===== TASK MATERIAL =====

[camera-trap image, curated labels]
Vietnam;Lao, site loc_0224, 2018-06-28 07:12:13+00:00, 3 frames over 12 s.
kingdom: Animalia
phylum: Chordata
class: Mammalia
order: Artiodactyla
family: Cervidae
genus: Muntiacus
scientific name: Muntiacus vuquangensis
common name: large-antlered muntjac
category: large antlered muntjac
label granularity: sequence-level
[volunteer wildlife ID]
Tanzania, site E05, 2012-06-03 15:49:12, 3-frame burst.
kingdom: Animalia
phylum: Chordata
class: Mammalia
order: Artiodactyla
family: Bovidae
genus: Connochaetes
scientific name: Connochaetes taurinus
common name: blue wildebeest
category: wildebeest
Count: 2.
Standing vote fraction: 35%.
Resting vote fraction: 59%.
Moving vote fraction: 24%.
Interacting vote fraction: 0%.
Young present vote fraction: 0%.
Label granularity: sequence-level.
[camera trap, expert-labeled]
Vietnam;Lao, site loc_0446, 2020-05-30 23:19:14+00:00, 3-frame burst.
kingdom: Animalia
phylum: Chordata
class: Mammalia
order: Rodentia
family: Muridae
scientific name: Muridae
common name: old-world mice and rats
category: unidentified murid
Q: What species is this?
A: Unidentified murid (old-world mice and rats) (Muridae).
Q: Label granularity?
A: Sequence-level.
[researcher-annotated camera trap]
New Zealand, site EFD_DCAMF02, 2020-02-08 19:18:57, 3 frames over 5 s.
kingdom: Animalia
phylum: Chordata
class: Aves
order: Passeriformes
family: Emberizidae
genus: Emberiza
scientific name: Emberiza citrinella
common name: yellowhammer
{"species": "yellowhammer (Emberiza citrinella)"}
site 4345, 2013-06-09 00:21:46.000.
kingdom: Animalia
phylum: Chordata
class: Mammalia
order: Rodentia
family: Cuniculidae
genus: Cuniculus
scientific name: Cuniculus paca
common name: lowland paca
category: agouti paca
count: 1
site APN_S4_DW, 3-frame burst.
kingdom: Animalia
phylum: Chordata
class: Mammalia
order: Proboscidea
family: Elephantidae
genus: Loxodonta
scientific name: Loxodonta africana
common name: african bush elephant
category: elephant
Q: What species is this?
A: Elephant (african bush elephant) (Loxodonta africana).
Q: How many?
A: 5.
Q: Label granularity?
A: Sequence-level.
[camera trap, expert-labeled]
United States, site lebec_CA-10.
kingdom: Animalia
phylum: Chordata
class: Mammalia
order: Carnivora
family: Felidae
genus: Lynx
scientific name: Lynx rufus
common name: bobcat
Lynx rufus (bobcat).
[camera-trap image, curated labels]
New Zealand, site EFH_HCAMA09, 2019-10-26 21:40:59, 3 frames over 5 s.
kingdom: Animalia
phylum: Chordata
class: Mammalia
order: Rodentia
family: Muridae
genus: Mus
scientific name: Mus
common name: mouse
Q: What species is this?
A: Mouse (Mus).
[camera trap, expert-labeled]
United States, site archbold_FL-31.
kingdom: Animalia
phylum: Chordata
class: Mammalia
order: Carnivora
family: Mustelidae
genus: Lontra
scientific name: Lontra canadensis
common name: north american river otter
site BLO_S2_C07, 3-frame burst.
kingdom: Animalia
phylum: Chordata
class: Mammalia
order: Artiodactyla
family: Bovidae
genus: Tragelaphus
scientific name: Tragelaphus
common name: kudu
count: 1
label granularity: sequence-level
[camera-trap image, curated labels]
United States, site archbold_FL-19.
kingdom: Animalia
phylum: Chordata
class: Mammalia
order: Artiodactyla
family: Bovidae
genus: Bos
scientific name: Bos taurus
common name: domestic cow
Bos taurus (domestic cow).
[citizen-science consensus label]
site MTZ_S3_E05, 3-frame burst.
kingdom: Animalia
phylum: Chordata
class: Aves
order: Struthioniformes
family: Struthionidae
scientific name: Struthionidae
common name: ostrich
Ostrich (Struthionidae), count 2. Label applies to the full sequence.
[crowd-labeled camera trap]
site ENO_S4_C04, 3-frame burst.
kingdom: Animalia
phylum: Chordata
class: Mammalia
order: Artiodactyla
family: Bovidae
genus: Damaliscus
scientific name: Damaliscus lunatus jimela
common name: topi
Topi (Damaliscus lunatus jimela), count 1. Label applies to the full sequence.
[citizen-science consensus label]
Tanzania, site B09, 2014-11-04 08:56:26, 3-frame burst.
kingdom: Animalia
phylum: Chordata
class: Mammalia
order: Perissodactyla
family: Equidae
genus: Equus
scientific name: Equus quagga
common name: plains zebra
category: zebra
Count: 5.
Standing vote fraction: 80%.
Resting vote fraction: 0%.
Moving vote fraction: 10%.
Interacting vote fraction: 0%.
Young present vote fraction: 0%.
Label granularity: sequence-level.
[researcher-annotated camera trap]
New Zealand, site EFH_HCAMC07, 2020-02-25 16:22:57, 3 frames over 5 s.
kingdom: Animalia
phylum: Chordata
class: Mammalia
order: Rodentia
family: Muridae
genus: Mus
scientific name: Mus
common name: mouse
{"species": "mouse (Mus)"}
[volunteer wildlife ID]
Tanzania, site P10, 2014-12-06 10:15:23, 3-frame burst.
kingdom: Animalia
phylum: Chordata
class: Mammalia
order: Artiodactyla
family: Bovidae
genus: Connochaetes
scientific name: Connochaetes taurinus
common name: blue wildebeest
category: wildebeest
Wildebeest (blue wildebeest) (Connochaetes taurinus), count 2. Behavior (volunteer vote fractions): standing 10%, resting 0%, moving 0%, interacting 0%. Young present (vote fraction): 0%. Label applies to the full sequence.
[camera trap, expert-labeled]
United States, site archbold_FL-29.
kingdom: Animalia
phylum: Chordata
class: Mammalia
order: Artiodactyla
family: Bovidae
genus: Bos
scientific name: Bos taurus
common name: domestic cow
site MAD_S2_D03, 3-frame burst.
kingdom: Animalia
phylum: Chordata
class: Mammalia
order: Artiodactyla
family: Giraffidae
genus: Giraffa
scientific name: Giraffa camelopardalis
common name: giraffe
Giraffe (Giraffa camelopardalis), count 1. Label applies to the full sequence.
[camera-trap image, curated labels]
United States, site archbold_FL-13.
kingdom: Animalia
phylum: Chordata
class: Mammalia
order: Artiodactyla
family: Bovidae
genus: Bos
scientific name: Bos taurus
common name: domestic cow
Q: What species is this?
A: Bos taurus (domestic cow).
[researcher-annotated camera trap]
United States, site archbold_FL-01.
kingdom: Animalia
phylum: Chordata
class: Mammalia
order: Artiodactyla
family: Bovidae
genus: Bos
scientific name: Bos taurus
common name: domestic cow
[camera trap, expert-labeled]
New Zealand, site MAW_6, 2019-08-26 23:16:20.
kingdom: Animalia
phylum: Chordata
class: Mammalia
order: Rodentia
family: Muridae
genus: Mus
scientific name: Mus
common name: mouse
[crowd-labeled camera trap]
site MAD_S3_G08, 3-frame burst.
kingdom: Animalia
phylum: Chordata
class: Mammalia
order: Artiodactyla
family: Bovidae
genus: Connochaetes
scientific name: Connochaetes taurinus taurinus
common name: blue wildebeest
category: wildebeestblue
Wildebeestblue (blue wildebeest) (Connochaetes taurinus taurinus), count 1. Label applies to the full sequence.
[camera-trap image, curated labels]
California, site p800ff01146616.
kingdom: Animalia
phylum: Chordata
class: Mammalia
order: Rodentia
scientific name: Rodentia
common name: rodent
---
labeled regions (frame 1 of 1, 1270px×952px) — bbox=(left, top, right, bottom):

=====

Only lines that include "United" belong in the answer; return them from the entries above.

▸ **YOUR RESPONSE**
United States, site lebec_CA-10.
United States, site archbold_FL-31.
United States, site archbold_FL-19.
United States, site archbold_FL-29.
United States, site archbold_FL-13.
United States, site archbold_FL-01.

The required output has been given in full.